Renate haut drauf
Mein Freund Karsten ist mäßig stolzer Besitzer einer Kneipe am Hein - Köllisch - Platz, und da er n ziemlich Verantwortungsloser und fauler Halunke ist, hatte ich mich bereiterklärt dreimal in der Woche die Frühschicht in seiner Kaschemme zu übernehmen.
Schön...! Ich hatte schon schlimmere Jobs, und außerdem wirklich nichts Wichtigeres zu tun.
Frühschicht is öde. Kreuzlangweilig. Das kannte ich schon. Man hat Zeit 36 Mal hintereinander die Gläser zu zählen, den Tresen zu polieren und sich zu fragen wie man so dusselig sein konnte hierher zu kommen.
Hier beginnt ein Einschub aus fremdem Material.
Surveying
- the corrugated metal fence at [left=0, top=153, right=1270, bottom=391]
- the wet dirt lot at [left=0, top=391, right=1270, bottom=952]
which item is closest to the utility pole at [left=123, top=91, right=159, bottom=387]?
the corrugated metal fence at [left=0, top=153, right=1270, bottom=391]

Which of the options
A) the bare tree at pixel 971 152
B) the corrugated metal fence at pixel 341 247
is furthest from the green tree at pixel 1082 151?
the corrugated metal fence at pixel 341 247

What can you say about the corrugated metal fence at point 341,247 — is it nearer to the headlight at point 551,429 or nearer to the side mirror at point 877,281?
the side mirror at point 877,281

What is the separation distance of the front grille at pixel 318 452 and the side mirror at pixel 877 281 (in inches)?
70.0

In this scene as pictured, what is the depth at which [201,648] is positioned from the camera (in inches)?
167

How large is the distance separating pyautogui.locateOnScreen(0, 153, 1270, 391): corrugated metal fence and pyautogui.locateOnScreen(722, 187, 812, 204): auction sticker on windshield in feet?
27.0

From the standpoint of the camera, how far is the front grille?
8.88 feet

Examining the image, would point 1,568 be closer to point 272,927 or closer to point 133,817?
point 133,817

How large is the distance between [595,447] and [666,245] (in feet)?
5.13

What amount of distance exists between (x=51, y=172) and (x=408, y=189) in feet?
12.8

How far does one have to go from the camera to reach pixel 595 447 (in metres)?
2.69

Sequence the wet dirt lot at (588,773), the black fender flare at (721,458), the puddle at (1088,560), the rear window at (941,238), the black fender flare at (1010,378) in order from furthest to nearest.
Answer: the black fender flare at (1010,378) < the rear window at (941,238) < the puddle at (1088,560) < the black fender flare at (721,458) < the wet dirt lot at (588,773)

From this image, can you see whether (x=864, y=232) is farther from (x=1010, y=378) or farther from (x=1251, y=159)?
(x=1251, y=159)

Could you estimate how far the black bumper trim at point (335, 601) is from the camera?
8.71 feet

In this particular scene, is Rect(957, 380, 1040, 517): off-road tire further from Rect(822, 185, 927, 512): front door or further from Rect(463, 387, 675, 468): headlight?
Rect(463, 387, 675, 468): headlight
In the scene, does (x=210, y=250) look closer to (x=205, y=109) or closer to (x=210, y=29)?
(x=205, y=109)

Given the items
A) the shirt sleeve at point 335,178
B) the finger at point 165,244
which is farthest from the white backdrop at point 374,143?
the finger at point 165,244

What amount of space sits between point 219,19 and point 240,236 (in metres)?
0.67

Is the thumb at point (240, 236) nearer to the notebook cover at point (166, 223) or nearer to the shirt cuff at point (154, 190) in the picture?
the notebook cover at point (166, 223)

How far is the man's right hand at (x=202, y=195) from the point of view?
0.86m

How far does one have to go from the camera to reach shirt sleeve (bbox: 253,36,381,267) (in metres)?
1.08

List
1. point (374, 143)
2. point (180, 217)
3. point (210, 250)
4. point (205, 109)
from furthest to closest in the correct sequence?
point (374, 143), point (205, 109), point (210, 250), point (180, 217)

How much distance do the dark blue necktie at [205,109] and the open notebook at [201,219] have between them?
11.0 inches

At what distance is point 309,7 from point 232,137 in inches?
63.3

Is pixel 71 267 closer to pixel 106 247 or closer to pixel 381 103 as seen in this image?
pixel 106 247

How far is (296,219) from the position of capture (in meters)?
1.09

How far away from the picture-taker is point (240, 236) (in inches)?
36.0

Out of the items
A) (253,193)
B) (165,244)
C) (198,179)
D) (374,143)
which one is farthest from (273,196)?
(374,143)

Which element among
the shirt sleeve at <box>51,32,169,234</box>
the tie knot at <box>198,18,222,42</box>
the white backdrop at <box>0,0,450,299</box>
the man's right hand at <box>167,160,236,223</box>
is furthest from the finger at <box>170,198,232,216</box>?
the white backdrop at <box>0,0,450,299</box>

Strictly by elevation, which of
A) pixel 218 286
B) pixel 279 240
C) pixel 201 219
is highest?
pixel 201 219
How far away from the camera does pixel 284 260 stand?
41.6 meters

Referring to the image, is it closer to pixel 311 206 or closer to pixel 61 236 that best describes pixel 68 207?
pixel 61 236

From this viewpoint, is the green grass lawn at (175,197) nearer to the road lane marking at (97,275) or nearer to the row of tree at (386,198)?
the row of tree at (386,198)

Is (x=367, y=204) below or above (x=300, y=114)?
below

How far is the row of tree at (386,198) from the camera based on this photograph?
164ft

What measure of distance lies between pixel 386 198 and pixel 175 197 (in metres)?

An meinem ersten Tag verirrten sich ganze drei Gäste in die gastlichen Räume des "Ahoi - Eck." Zwei von ihnen tranken Kaffee, die dritte ne Flasche Selters. Das war alles. Drei Gäste, von morgens um 8 bis Nachmittags um 4, selbst der olle Knacker der vor der S - Bahn Zeitungen verkaufte machte mehr Umsatz als ich.
Wie kriegte der Karsten das gewuppt?
Wie konnte er seine Rechnungen bezahlen?
Sicher nich von den paar Kröten ausse Frühschicht.
Aber das is ja nich mein Bier. Ich hatte andere Sorgen, nämlich die drängende Frage nach meiner geistigen Gesundheit. Denn wenn man die Hälfte seines Tages damit zubringt nur den Fliegen beim fliegen zuzugucken, kann das auf die Dauer ziemlich deprimierend sein.
Also errangierte ich mich irgendwie mit der Langeweile indem ich stets ein Buch mit mir rumschleppte um die ungastliche Zeit zum lesen zu nutzen. Und so kam ich mal wieder zu dem Vergnügen Hesse ´s "Steppenwolf" zu lesen, auch die "Deutschstunde" und "Der Mann im Strom" vom ollen Lenz vertrieben mir die Zeit, die mir blieb nach dem Kaffee servieren, dem Spülen und aufwischen der Kaffeepfützen die die alten Knacker hinterließen.
Bis eines Tages Renate auftauchte.
Sie erschien an einem kalten Januarmorgen so kurz nach Mittag, setzte sich an die Theke und orderte Kaffee (Na klar!) mit Cognac (Das war mal was neues!) Ich verstaute die "Deutschstunde" hinter den aufgereihten Schnapsbuddeln und guckte sie mir mal näher an.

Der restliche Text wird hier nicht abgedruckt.